Jain further highlighted that local partnerships remain central to implementation, stressing that collaboration with organisations like Smart Africa enables the co-design of AI systems tailored to local realities while strengthening technical capacity and reinforcing shared governance.

He noted that responsible AI deployment requires governance frameworks embedded directly into real public systems from the start, including clear accountability, oversight, and human-in-the-loop decision-making for high-stakes use cases.

"We also prioritise strong data governance on privacy, security, and responsible use, while building in transparency and auditability so systems can be monitored, evaluated, and improved over time,” he said, adding that anchoring these frameworks in local ownership ensures they remain responsive to national priorities and can evolve as adoption scales.

For Smart Africa, the deal strengthens its flagship goal of building a Single African Digital Market by 2030, with AI now firmly embedded in that agenda.

The agreement also reflects a broader shift in how development partnerships are structured.

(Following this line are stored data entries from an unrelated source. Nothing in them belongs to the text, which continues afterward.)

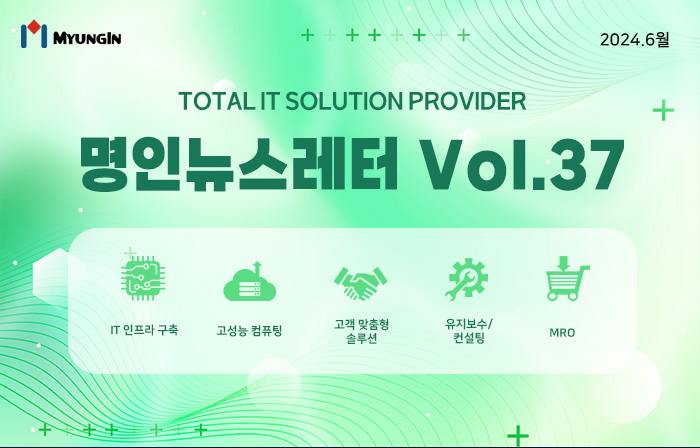 MYUNGIN

2024.6월

TOTAL IT SOLUTION PROVIDER

명인뉴스레터 Vol.37

IT 인프라 구축

고성능 컴퓨팅

고객 맞춤형 솔루션

유지보수/ 컨설팅

MRO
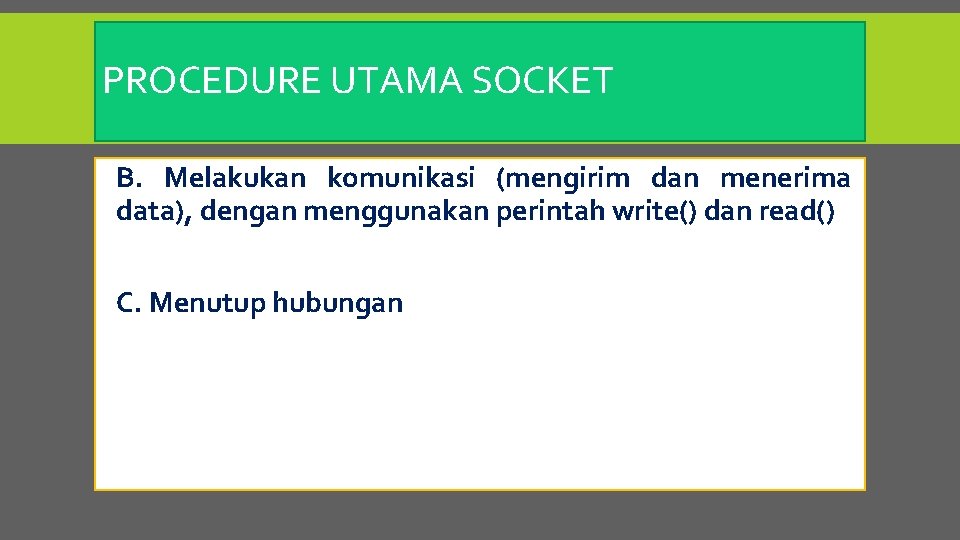 PROCEDURE UTAMA SOCKET

B. Melakukan komunikasi (mengirim dan menerima data), dengan menggunakan perintah write() dan read()

C. Menutup hubungan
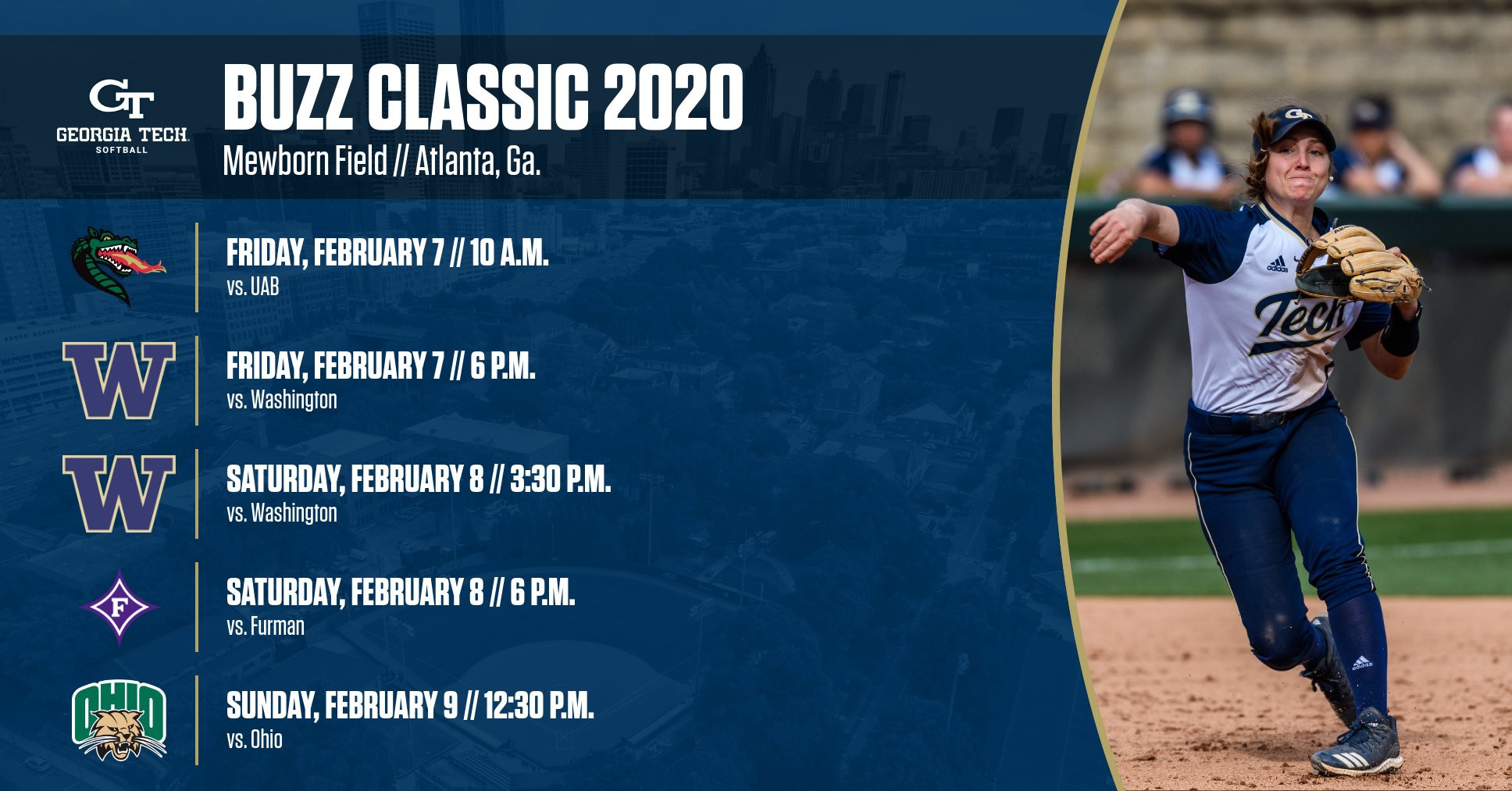 GT
GEORGIA TECH
SOFTBALL

BUZZ CLASSIC 2020
Mewborn Field // Atlanta, Ga.

FRIDAY, FEBRUARY 7 // 10 A.M.
vs. UAB

W
FRIDAY, FEBRUARY 7 // 6 P.M.
vs. Washington

W
SATURDAY, FEBRUARY 8 // 3:30 P.M.
vs. Washington

F
SATURDAY, FEBRUARY 8 // 6 P.M.
vs. Furman

OHIO
SUNDAY, FEBRUARY 9 // 12:30 P.M.
vs. Ohio

GT
adidas
Tech
adidas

Rather than the traditional dynamic of wealthy nations transferring technology southward, this deal is built on South-South cooperation — peer learning between regions grappling with similar challenges of scale, infrastructure, and institutional capacity.

Speaking on the initiative, Didier Nkurikiyimfura, Director of Emerging Technologies and AI at Smart Africa, emphasised the partnership’s focus on rapid, tangible impact.

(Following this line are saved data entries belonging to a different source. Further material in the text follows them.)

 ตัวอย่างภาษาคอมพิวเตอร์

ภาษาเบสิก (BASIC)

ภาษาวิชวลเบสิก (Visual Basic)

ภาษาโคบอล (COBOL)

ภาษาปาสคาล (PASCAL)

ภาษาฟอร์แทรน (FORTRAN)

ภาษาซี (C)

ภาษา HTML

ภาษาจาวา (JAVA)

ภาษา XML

"This partnership is designed to deliver practical results at speed. Together with Wadhwani AI, we will identify a first group of countries ready to deploy AI solutions in key sectors such as health, agriculture, and education,” he said.

"Our ambition is clear—to roll out concrete AI applications in at least five African countries within the first 12 months, while building a shared platform that allows solutions proven in one country to be adapted and reused across others.”

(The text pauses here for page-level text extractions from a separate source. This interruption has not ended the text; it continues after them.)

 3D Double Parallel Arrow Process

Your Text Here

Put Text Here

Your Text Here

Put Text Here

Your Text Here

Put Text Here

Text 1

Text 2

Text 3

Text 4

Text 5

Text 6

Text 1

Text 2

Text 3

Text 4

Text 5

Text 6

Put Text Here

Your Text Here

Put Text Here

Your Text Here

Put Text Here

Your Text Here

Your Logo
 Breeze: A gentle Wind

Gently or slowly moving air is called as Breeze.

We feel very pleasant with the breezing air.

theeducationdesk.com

The initiative will prioritise the localisation of tested AI tools, ensuring they are tailored to African contexts and capable of addressing real-world challenges without requiring countries to build systems from scratch.

The partnership also places strong emphasis on African ownership, with governments and local institutions positioned at the centre of implementation.

According to Nkurikiyimfura, this model is designed to ensure sustainability and long-term relevance of AI systems.

"Ownership is at the core of this partnership. These solutions will be implemented with governments and local partners—not for them,” he said.

"That means building local capacity to operate and maintain systems, adapting tools to local languages and realities, and ensuring countries retain full control over how these technologies evolve.”

He added that the collaboration will prioritise the use of locally relevant data and align solutions with national development priorities, reinforcing Africa-led innovation.

Measuring impact over time

Beyond deployment, the partnership will incorporate a structured monitoring and evaluation framework to track both immediate outputs and long-term outcomes over a 36-month period.

Key indicators will include the number of countries adopting AI solutions, the scale of skills development, and the extent to which technologies are adapted to local contexts.

However, Nkurikiyimfura stressed that the ultimate measure of success will be tangible improvements in people’s lives.

"We will measure success not only by how many solutions are deployed or people trained, but by real improvements in people’s lives—whether that is increased agricultural productivity, better maternal health outcomes, or stronger education results,” he said.

While the MOU is non-binding, both parties have committed to identifying priority projects, launching pilots, and scaling successful programmes across member states within the three-year window.

If the ambition holds, it could mark a genuine turning point — moving AI from a talking point on conference agendas to a working layer of public infrastructure that improves lives across the continent.